- Set of tasks:
• 1. Copy word for word the passage of the write-up on the VM's high CPU usage from "However, when handling" to "the added workload.".
• 2. In the write-up on the VM's high CPU usage, list every step the VM goes through in its data transfer cycle.

- Document section:
🛠 Background
I encountered an issue where a VM was experiencing high CPU usage. This problem affected data processing between Datastore and BigQuery, causing inconsistencies in sales and campaign reports.
⚠️ Issue
We observed anomalies in sales and campaign data. For example, a download that should have retrieved 330 sales only returned 4. Upon investigation, it became clear that data from Datastore was not being written to BigQuery fast enough.
The issue stemmed from a VM (services-4
) responsible for handling this data transfer. The VM operates by:
- 🔍 Fetching entity IDs from Datastore.
- 📤 Writing them to BigQuery.
- 😴 Entering a sleep state before the next cycle.
However, when handling a large batch of data, the VM would retrieve an excessive amount, enter sleep mode, and fail to complete the job efficiently. This caused CPU usage to spike and slowed down the entire process.
🔍 Root Cause
On Monday after lunch, a colleague ran a script in BigQuery or Datastore, which further burdened the VM. While no writes were missed in the Datastore-to-BigQuery pipeline, processing was significantly delayed due to the added workload.
🔧 Temporary Fix
To mitigate the issue, I temporarily increased the CPU cores of the VM from 2 to 4, which allowed it to catch up with the backlog. However, when the cores were reduced back to 2 the next day, the high CPU usage returned, indicating that the underlying issue was still unresolved.
🚀 Long-Term Solution
Rather than relying on a single VM-based script, we plan to transition to a more scalable and modern approach using Pub/Sub. This will allow for:
- ⚡ Event-driven processing instead of batch jobs.
- 📈 Better scalability to handle variable workloads.
- 🔄 Improved efficiency, reducing CPU strain on a single VM.
Using Pub/Sub is considered a best practice for this kind of data processing today. This transition will help ensure reliable and timely data transfer between Datastore and BigQuery while avoiding the pitfalls of a monolithic VM-based solution.
🎯 Conclusion
This incident highlighted the limitations of a VM-centric approach for handling large-scale data transfers. By adopting Pub/Sub, we can achieve better performance, scalability, and resilience in our data processing pipeline. ✅

- Records provided:

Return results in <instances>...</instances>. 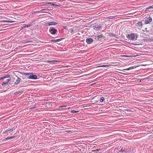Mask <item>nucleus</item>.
Listing matches in <instances>:
<instances>
[{
  "label": "nucleus",
  "instance_id": "nucleus-10",
  "mask_svg": "<svg viewBox=\"0 0 153 153\" xmlns=\"http://www.w3.org/2000/svg\"><path fill=\"white\" fill-rule=\"evenodd\" d=\"M138 77L137 78H134V82H139V81L140 82H141V78L142 77V76L140 75H139L138 76Z\"/></svg>",
  "mask_w": 153,
  "mask_h": 153
},
{
  "label": "nucleus",
  "instance_id": "nucleus-15",
  "mask_svg": "<svg viewBox=\"0 0 153 153\" xmlns=\"http://www.w3.org/2000/svg\"><path fill=\"white\" fill-rule=\"evenodd\" d=\"M9 77H10L9 75H6L4 77H0V80H4V79L7 78H9Z\"/></svg>",
  "mask_w": 153,
  "mask_h": 153
},
{
  "label": "nucleus",
  "instance_id": "nucleus-13",
  "mask_svg": "<svg viewBox=\"0 0 153 153\" xmlns=\"http://www.w3.org/2000/svg\"><path fill=\"white\" fill-rule=\"evenodd\" d=\"M140 56L139 55H138L136 53L134 52V60L135 59L136 61H134V62H136V60H140L139 58H141V57H137V56Z\"/></svg>",
  "mask_w": 153,
  "mask_h": 153
},
{
  "label": "nucleus",
  "instance_id": "nucleus-53",
  "mask_svg": "<svg viewBox=\"0 0 153 153\" xmlns=\"http://www.w3.org/2000/svg\"><path fill=\"white\" fill-rule=\"evenodd\" d=\"M111 36H115L114 35V34H113V33H111Z\"/></svg>",
  "mask_w": 153,
  "mask_h": 153
},
{
  "label": "nucleus",
  "instance_id": "nucleus-48",
  "mask_svg": "<svg viewBox=\"0 0 153 153\" xmlns=\"http://www.w3.org/2000/svg\"><path fill=\"white\" fill-rule=\"evenodd\" d=\"M36 108V107H32L30 108V109H34V108Z\"/></svg>",
  "mask_w": 153,
  "mask_h": 153
},
{
  "label": "nucleus",
  "instance_id": "nucleus-45",
  "mask_svg": "<svg viewBox=\"0 0 153 153\" xmlns=\"http://www.w3.org/2000/svg\"><path fill=\"white\" fill-rule=\"evenodd\" d=\"M6 84H7V83L5 82H3V83H2L1 85H5Z\"/></svg>",
  "mask_w": 153,
  "mask_h": 153
},
{
  "label": "nucleus",
  "instance_id": "nucleus-30",
  "mask_svg": "<svg viewBox=\"0 0 153 153\" xmlns=\"http://www.w3.org/2000/svg\"><path fill=\"white\" fill-rule=\"evenodd\" d=\"M20 73L22 74H24V75H29L30 74V73H22V72H20Z\"/></svg>",
  "mask_w": 153,
  "mask_h": 153
},
{
  "label": "nucleus",
  "instance_id": "nucleus-52",
  "mask_svg": "<svg viewBox=\"0 0 153 153\" xmlns=\"http://www.w3.org/2000/svg\"><path fill=\"white\" fill-rule=\"evenodd\" d=\"M74 31V30H71V33H72Z\"/></svg>",
  "mask_w": 153,
  "mask_h": 153
},
{
  "label": "nucleus",
  "instance_id": "nucleus-41",
  "mask_svg": "<svg viewBox=\"0 0 153 153\" xmlns=\"http://www.w3.org/2000/svg\"><path fill=\"white\" fill-rule=\"evenodd\" d=\"M131 56H131V55H130V56L123 55V57H131Z\"/></svg>",
  "mask_w": 153,
  "mask_h": 153
},
{
  "label": "nucleus",
  "instance_id": "nucleus-32",
  "mask_svg": "<svg viewBox=\"0 0 153 153\" xmlns=\"http://www.w3.org/2000/svg\"><path fill=\"white\" fill-rule=\"evenodd\" d=\"M79 111H76V110H73L71 111V112L72 113H78L79 112Z\"/></svg>",
  "mask_w": 153,
  "mask_h": 153
},
{
  "label": "nucleus",
  "instance_id": "nucleus-43",
  "mask_svg": "<svg viewBox=\"0 0 153 153\" xmlns=\"http://www.w3.org/2000/svg\"><path fill=\"white\" fill-rule=\"evenodd\" d=\"M138 36L136 34H134V40L137 39Z\"/></svg>",
  "mask_w": 153,
  "mask_h": 153
},
{
  "label": "nucleus",
  "instance_id": "nucleus-42",
  "mask_svg": "<svg viewBox=\"0 0 153 153\" xmlns=\"http://www.w3.org/2000/svg\"><path fill=\"white\" fill-rule=\"evenodd\" d=\"M19 76L20 77H22V79H25L26 78V77L24 75L22 76Z\"/></svg>",
  "mask_w": 153,
  "mask_h": 153
},
{
  "label": "nucleus",
  "instance_id": "nucleus-55",
  "mask_svg": "<svg viewBox=\"0 0 153 153\" xmlns=\"http://www.w3.org/2000/svg\"><path fill=\"white\" fill-rule=\"evenodd\" d=\"M151 41H153V38H151Z\"/></svg>",
  "mask_w": 153,
  "mask_h": 153
},
{
  "label": "nucleus",
  "instance_id": "nucleus-22",
  "mask_svg": "<svg viewBox=\"0 0 153 153\" xmlns=\"http://www.w3.org/2000/svg\"><path fill=\"white\" fill-rule=\"evenodd\" d=\"M15 128H14V127L13 128H8L7 129V132H9V133H10L11 132L13 131V130H14Z\"/></svg>",
  "mask_w": 153,
  "mask_h": 153
},
{
  "label": "nucleus",
  "instance_id": "nucleus-37",
  "mask_svg": "<svg viewBox=\"0 0 153 153\" xmlns=\"http://www.w3.org/2000/svg\"><path fill=\"white\" fill-rule=\"evenodd\" d=\"M138 74H137V72H134V78H137L138 77V76H137V75Z\"/></svg>",
  "mask_w": 153,
  "mask_h": 153
},
{
  "label": "nucleus",
  "instance_id": "nucleus-20",
  "mask_svg": "<svg viewBox=\"0 0 153 153\" xmlns=\"http://www.w3.org/2000/svg\"><path fill=\"white\" fill-rule=\"evenodd\" d=\"M151 9H153V5L149 6L145 10V11L146 12Z\"/></svg>",
  "mask_w": 153,
  "mask_h": 153
},
{
  "label": "nucleus",
  "instance_id": "nucleus-25",
  "mask_svg": "<svg viewBox=\"0 0 153 153\" xmlns=\"http://www.w3.org/2000/svg\"><path fill=\"white\" fill-rule=\"evenodd\" d=\"M134 45H141V44L140 42H136L134 41Z\"/></svg>",
  "mask_w": 153,
  "mask_h": 153
},
{
  "label": "nucleus",
  "instance_id": "nucleus-7",
  "mask_svg": "<svg viewBox=\"0 0 153 153\" xmlns=\"http://www.w3.org/2000/svg\"><path fill=\"white\" fill-rule=\"evenodd\" d=\"M94 29L96 30H97L102 27V26L100 25H98L97 24H95V26L93 27Z\"/></svg>",
  "mask_w": 153,
  "mask_h": 153
},
{
  "label": "nucleus",
  "instance_id": "nucleus-56",
  "mask_svg": "<svg viewBox=\"0 0 153 153\" xmlns=\"http://www.w3.org/2000/svg\"><path fill=\"white\" fill-rule=\"evenodd\" d=\"M137 7H134V8L135 9V8H137Z\"/></svg>",
  "mask_w": 153,
  "mask_h": 153
},
{
  "label": "nucleus",
  "instance_id": "nucleus-14",
  "mask_svg": "<svg viewBox=\"0 0 153 153\" xmlns=\"http://www.w3.org/2000/svg\"><path fill=\"white\" fill-rule=\"evenodd\" d=\"M134 23H135V25L136 26H138L140 27H141L142 26V22H141L139 21L138 22L136 23V22H135Z\"/></svg>",
  "mask_w": 153,
  "mask_h": 153
},
{
  "label": "nucleus",
  "instance_id": "nucleus-33",
  "mask_svg": "<svg viewBox=\"0 0 153 153\" xmlns=\"http://www.w3.org/2000/svg\"><path fill=\"white\" fill-rule=\"evenodd\" d=\"M32 41H25L23 42H22V43H29L31 42H32Z\"/></svg>",
  "mask_w": 153,
  "mask_h": 153
},
{
  "label": "nucleus",
  "instance_id": "nucleus-11",
  "mask_svg": "<svg viewBox=\"0 0 153 153\" xmlns=\"http://www.w3.org/2000/svg\"><path fill=\"white\" fill-rule=\"evenodd\" d=\"M86 41L88 44H89L92 43L94 41V40L92 38H87L86 39Z\"/></svg>",
  "mask_w": 153,
  "mask_h": 153
},
{
  "label": "nucleus",
  "instance_id": "nucleus-1",
  "mask_svg": "<svg viewBox=\"0 0 153 153\" xmlns=\"http://www.w3.org/2000/svg\"><path fill=\"white\" fill-rule=\"evenodd\" d=\"M140 103L138 102H136L134 101V123H137V121H135L136 120V119L135 118H136L137 117H139V115H140V110L139 109L138 107H137L136 106L139 105Z\"/></svg>",
  "mask_w": 153,
  "mask_h": 153
},
{
  "label": "nucleus",
  "instance_id": "nucleus-31",
  "mask_svg": "<svg viewBox=\"0 0 153 153\" xmlns=\"http://www.w3.org/2000/svg\"><path fill=\"white\" fill-rule=\"evenodd\" d=\"M109 66V65H102L100 66H98V67H108Z\"/></svg>",
  "mask_w": 153,
  "mask_h": 153
},
{
  "label": "nucleus",
  "instance_id": "nucleus-5",
  "mask_svg": "<svg viewBox=\"0 0 153 153\" xmlns=\"http://www.w3.org/2000/svg\"><path fill=\"white\" fill-rule=\"evenodd\" d=\"M152 21V18L150 16L145 19V20H144L145 24H149L150 22H151Z\"/></svg>",
  "mask_w": 153,
  "mask_h": 153
},
{
  "label": "nucleus",
  "instance_id": "nucleus-47",
  "mask_svg": "<svg viewBox=\"0 0 153 153\" xmlns=\"http://www.w3.org/2000/svg\"><path fill=\"white\" fill-rule=\"evenodd\" d=\"M63 27L65 28V29H67V26H63Z\"/></svg>",
  "mask_w": 153,
  "mask_h": 153
},
{
  "label": "nucleus",
  "instance_id": "nucleus-23",
  "mask_svg": "<svg viewBox=\"0 0 153 153\" xmlns=\"http://www.w3.org/2000/svg\"><path fill=\"white\" fill-rule=\"evenodd\" d=\"M60 62V61L59 60H51V63L52 64H54L56 62Z\"/></svg>",
  "mask_w": 153,
  "mask_h": 153
},
{
  "label": "nucleus",
  "instance_id": "nucleus-44",
  "mask_svg": "<svg viewBox=\"0 0 153 153\" xmlns=\"http://www.w3.org/2000/svg\"><path fill=\"white\" fill-rule=\"evenodd\" d=\"M120 151H121L122 152H125L124 150L123 149V148H121L120 150Z\"/></svg>",
  "mask_w": 153,
  "mask_h": 153
},
{
  "label": "nucleus",
  "instance_id": "nucleus-21",
  "mask_svg": "<svg viewBox=\"0 0 153 153\" xmlns=\"http://www.w3.org/2000/svg\"><path fill=\"white\" fill-rule=\"evenodd\" d=\"M137 129H136V130H135L134 129V134L137 135L138 134H139L140 133L141 134L140 132H141L140 131H139V130H138L137 131Z\"/></svg>",
  "mask_w": 153,
  "mask_h": 153
},
{
  "label": "nucleus",
  "instance_id": "nucleus-9",
  "mask_svg": "<svg viewBox=\"0 0 153 153\" xmlns=\"http://www.w3.org/2000/svg\"><path fill=\"white\" fill-rule=\"evenodd\" d=\"M16 82L15 83L16 85L18 84L20 82H24L25 81L22 80L20 78L17 77V79H16Z\"/></svg>",
  "mask_w": 153,
  "mask_h": 153
},
{
  "label": "nucleus",
  "instance_id": "nucleus-3",
  "mask_svg": "<svg viewBox=\"0 0 153 153\" xmlns=\"http://www.w3.org/2000/svg\"><path fill=\"white\" fill-rule=\"evenodd\" d=\"M30 75L28 76L27 77V79H36L37 78V76L36 75H34L33 73H30Z\"/></svg>",
  "mask_w": 153,
  "mask_h": 153
},
{
  "label": "nucleus",
  "instance_id": "nucleus-4",
  "mask_svg": "<svg viewBox=\"0 0 153 153\" xmlns=\"http://www.w3.org/2000/svg\"><path fill=\"white\" fill-rule=\"evenodd\" d=\"M49 32L52 35H54L57 33L58 30L57 29L51 27L49 30Z\"/></svg>",
  "mask_w": 153,
  "mask_h": 153
},
{
  "label": "nucleus",
  "instance_id": "nucleus-50",
  "mask_svg": "<svg viewBox=\"0 0 153 153\" xmlns=\"http://www.w3.org/2000/svg\"><path fill=\"white\" fill-rule=\"evenodd\" d=\"M136 138H137V135H134V139H136Z\"/></svg>",
  "mask_w": 153,
  "mask_h": 153
},
{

- Task responses:
• 1.
However, when handling a large batch of data, the VM would retrieve an excessive amount, enter sleep mode, and fail to complete the job efficiently. This caused CPU usage to spike and slowed down the entire process.
🔍 Root Cause
On Monday after lunch, a colleague ran a script in BigQuery or Datastore, which further burdened the VM. While no writes were missed in the Datastore-to-BigQuery pipeline, processing was significantly delayed due to the added workload.

• 2.
- Fetching entity IDs from Datastore.
- Writing them to BigQuery.
- Entering a sleep state before the next cycle.